### WHAT YOU SHOULD DO
Quote, word for word, every line starting at the line that contains "Looking at the spatial" and ending with the last line of the records; include both of these lines and no others.
━━━━━━━━━━━━━━━━━━━━━━━━━━━━━━
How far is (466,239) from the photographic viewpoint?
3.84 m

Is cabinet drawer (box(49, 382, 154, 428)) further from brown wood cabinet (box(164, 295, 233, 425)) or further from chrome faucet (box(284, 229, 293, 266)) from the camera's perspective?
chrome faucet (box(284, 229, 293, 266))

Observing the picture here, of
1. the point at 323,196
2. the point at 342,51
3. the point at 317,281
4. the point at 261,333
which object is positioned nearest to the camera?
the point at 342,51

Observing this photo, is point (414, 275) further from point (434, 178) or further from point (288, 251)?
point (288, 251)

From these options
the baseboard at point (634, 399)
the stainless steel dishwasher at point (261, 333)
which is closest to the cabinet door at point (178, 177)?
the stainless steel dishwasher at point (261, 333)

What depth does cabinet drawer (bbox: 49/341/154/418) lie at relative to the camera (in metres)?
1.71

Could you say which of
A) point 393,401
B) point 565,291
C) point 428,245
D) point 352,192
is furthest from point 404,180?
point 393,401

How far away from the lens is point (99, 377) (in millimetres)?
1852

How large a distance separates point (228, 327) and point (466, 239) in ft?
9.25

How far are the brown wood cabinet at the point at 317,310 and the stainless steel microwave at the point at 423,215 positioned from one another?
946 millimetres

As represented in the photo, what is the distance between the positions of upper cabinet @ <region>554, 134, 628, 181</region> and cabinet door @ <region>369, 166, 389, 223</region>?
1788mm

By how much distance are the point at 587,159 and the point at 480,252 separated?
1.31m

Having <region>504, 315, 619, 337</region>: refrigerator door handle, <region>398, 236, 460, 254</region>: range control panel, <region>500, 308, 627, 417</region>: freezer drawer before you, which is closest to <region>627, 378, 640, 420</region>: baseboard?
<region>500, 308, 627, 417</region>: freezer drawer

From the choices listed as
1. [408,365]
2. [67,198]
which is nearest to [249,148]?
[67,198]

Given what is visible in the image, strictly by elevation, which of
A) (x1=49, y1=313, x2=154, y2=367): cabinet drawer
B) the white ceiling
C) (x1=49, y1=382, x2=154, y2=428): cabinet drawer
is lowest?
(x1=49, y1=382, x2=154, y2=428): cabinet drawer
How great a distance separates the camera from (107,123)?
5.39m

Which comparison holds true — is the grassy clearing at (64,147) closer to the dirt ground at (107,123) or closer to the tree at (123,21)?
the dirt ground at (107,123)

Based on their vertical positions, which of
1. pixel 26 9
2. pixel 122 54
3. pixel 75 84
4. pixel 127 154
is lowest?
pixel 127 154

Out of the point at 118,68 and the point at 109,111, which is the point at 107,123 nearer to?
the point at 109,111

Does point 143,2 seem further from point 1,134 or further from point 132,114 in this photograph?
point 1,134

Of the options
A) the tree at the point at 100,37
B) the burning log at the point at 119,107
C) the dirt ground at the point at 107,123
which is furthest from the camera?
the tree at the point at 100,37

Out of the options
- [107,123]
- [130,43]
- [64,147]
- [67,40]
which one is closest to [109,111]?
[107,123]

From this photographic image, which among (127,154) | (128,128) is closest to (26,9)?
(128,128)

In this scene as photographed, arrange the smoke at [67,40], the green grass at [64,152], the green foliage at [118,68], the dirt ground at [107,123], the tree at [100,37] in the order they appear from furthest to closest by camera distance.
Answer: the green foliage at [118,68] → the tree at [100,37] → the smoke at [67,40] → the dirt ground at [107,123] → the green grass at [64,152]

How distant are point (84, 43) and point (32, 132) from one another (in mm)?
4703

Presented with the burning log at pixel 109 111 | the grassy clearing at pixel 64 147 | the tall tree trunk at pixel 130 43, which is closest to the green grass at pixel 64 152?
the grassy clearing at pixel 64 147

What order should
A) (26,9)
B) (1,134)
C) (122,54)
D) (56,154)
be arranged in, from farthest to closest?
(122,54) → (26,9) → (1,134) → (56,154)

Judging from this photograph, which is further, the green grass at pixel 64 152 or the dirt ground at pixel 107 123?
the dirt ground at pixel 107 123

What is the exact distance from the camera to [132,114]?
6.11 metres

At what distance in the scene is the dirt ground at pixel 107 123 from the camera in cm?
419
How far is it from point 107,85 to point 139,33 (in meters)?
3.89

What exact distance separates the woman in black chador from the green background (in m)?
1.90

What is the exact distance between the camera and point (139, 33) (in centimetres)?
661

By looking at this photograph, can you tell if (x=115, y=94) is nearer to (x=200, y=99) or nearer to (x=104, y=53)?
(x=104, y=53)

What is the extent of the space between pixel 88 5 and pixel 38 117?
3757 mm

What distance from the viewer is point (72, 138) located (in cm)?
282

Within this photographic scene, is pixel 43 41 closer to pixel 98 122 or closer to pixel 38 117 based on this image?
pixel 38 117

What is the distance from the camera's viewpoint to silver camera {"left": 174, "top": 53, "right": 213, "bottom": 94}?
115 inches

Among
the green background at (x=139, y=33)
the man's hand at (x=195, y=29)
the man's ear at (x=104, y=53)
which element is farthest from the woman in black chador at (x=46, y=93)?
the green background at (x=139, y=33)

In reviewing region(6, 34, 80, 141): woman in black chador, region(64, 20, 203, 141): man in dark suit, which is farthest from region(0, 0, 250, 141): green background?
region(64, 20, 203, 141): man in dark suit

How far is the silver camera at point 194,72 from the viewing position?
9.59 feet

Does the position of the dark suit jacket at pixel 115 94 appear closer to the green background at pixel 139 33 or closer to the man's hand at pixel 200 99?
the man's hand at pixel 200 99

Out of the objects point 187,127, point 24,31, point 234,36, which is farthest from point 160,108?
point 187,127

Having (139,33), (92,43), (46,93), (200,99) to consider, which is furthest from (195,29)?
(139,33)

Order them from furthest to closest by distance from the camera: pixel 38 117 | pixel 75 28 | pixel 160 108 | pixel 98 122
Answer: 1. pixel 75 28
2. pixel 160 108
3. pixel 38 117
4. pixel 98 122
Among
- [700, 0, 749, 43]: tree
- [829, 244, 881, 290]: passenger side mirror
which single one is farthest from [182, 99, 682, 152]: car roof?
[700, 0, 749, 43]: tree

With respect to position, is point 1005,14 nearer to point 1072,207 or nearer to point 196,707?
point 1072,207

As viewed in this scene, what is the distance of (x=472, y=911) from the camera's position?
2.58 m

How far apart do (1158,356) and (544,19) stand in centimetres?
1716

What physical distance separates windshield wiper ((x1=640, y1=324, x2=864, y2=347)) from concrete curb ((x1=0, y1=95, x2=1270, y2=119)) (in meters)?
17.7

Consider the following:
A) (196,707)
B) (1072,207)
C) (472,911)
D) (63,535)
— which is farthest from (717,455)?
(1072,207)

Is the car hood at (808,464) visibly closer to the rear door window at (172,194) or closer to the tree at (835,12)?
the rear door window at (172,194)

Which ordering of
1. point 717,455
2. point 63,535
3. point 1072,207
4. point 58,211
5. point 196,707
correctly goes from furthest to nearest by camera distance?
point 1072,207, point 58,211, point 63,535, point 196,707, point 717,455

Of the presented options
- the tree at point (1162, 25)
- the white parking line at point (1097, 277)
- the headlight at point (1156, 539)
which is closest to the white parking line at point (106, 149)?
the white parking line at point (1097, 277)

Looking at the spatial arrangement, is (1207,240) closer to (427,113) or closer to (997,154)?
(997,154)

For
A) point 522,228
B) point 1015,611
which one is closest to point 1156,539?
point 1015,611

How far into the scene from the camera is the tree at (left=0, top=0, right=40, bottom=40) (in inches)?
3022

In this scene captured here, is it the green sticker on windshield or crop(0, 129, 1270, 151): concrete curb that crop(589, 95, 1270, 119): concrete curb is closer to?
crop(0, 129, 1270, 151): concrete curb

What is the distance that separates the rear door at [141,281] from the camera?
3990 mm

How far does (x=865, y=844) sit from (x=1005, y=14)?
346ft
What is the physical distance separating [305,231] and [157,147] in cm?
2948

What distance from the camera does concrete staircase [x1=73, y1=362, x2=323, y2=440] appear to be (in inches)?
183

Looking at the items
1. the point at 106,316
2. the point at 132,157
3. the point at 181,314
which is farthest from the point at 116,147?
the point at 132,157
━━━━━━━━━━━━━━━━━━━━━━━━━━━━━━
### EXERCISE SOLUTION
Looking at the spatial arrangement, is (1207,240) closer to (427,113) or closer to (997,154)?
(997,154)

For
A) point 522,228
B) point 1015,611
which one is closest to point 1156,539?
point 1015,611

How far into the scene from the camera is the tree at (left=0, top=0, right=40, bottom=40) (in inches)?
3022

In this scene captured here, is it the green sticker on windshield or crop(0, 129, 1270, 151): concrete curb that crop(589, 95, 1270, 119): concrete curb is closer to?
crop(0, 129, 1270, 151): concrete curb

What is the distance that separates the rear door at [141,281] from the camera?
3990 mm

How far does (x=865, y=844) sit from (x=1005, y=14)?
346ft
What is the physical distance separating [305,231] and [157,147] in cm?
2948

What distance from the camera does concrete staircase [x1=73, y1=362, x2=323, y2=440] appear to be (in inches)?
183

Looking at the items
1. the point at 106,316
2. the point at 132,157
3. the point at 181,314
which is farthest from the point at 116,147?
the point at 132,157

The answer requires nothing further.